If anything really hits home about Microsoft losing their grip on proprietary office formats, it is the fact that they are building in ODF support right into Office 2K7. Now let's see if they make a proper implementation of the standard or do a hack Microsoft-ish implementation that's only readable by other MS Office copies... It has been done before.
Quote
For years, IT has struggled with how best to maintain the flow of data across heterogeneous environments without incurring data loss. Monoculture or no, customers often want to save documents in a variety of formats. This has not always worked to Microsoft's advantage. In fact, last year, the British Educational Communications and Technology Agency filed a complaint with the European Commission in which it alleged that Office 2007 would impede educational initiatives because it failed to natively support open standards, in particular, ODF.

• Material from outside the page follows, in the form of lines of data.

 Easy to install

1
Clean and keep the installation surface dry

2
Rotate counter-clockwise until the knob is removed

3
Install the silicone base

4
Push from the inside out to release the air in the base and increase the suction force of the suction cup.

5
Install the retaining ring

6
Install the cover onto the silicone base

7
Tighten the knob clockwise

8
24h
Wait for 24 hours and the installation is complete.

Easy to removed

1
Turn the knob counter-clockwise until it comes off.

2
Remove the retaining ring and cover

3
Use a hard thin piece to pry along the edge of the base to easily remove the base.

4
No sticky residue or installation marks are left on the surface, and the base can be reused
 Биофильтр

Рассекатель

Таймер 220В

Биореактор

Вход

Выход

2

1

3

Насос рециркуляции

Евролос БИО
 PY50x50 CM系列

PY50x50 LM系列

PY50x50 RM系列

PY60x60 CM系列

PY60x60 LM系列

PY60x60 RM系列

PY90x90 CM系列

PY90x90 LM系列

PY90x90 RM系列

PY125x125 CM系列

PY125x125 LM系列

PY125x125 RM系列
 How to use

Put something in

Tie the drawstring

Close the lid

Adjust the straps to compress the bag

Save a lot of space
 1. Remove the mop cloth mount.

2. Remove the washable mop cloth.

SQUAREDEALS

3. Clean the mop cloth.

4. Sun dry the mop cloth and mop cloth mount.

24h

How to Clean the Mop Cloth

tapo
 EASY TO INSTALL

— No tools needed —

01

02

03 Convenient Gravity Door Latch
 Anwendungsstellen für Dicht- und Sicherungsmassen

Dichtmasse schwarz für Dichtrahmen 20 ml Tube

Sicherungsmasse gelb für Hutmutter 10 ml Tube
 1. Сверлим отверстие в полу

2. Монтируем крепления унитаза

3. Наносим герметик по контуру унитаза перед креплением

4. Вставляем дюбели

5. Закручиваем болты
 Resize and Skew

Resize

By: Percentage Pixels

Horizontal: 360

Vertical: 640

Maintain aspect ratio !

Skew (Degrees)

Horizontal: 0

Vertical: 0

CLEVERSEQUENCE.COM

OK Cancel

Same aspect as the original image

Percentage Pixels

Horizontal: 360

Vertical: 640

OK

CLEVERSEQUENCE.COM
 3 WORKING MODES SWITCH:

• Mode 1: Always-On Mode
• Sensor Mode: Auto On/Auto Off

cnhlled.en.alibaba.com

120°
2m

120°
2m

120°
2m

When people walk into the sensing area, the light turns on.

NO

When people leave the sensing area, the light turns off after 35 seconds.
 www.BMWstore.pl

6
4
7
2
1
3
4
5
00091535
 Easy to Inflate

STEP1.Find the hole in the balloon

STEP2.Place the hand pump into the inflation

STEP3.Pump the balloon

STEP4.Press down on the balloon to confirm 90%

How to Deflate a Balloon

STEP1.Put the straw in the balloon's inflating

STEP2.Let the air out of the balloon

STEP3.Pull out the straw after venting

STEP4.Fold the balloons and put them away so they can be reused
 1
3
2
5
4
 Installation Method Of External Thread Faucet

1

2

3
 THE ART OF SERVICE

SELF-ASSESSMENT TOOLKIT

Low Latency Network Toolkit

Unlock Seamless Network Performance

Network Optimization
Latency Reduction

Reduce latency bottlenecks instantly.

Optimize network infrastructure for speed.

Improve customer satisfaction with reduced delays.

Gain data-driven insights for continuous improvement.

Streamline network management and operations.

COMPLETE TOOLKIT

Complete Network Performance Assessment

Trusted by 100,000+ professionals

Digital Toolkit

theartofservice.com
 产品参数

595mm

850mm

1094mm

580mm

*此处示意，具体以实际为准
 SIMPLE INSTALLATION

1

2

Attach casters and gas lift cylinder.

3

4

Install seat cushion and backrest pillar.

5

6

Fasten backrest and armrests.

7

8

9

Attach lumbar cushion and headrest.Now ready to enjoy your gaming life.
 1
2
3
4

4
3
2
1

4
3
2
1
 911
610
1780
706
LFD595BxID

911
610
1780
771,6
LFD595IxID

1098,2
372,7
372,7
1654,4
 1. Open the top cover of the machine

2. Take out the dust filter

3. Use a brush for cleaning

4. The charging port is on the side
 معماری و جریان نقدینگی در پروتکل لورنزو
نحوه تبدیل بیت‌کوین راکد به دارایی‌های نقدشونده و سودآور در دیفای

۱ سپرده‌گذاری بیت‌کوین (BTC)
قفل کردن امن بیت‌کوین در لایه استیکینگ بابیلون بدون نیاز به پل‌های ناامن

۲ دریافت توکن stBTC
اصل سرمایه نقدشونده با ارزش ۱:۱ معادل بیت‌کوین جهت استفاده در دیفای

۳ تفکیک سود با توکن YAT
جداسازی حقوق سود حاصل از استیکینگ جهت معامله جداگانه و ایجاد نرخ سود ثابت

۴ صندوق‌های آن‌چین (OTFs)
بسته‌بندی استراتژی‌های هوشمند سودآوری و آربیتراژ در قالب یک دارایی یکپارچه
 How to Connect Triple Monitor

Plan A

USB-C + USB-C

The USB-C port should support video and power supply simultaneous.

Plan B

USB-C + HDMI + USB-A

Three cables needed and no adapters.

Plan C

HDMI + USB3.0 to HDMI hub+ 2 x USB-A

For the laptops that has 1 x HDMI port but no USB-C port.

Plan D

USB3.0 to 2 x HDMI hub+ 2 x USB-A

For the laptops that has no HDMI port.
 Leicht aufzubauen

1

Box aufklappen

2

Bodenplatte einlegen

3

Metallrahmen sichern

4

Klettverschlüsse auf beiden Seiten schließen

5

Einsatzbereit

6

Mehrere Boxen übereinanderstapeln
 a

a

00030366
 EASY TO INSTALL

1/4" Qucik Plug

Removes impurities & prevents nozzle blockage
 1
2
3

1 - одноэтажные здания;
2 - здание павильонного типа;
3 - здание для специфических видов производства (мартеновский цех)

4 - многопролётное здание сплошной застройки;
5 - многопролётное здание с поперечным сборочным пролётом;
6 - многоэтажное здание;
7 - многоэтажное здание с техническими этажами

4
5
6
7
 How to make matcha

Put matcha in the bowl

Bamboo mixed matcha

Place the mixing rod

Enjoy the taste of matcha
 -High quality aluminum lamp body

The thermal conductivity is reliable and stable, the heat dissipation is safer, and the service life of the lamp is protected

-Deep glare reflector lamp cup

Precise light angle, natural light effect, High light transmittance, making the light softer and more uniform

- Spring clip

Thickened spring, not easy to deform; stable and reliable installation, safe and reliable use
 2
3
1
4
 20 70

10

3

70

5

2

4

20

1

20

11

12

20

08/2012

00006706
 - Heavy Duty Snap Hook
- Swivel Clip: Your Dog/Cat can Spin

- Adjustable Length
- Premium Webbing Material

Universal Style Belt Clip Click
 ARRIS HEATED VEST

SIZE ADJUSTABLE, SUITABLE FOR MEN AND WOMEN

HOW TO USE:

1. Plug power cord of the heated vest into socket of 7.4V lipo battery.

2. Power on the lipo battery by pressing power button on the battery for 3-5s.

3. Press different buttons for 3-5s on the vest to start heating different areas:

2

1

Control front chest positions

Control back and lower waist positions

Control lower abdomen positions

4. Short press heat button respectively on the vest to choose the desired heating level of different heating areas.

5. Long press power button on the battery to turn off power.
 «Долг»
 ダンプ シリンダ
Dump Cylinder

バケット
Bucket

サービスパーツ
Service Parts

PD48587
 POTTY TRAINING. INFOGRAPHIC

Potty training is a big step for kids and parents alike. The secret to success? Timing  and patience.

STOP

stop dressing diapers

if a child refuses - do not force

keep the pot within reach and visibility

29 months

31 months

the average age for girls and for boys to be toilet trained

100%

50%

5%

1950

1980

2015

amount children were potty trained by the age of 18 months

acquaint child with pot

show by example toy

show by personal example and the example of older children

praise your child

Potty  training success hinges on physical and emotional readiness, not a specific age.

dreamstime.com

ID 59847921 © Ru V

Doug Mahugh, a project manager at Microsoft who deals with interoperability issues connected with the Office software suite, described the steps taken today within the broader context of disclosure, transparency, and format support. "To get there, we found that it was not just sufficient to conform to a standard. We needed transparency about all the design decisions involved in getting to that standard...it was a way of pulling together lot of the things we were doing in interoperability." Rightly or not, the perception was that Microsoft Office did not treat ODF as first class citizen. "That kind of feedback is why we built ODF support into SP 2," Mahugh said.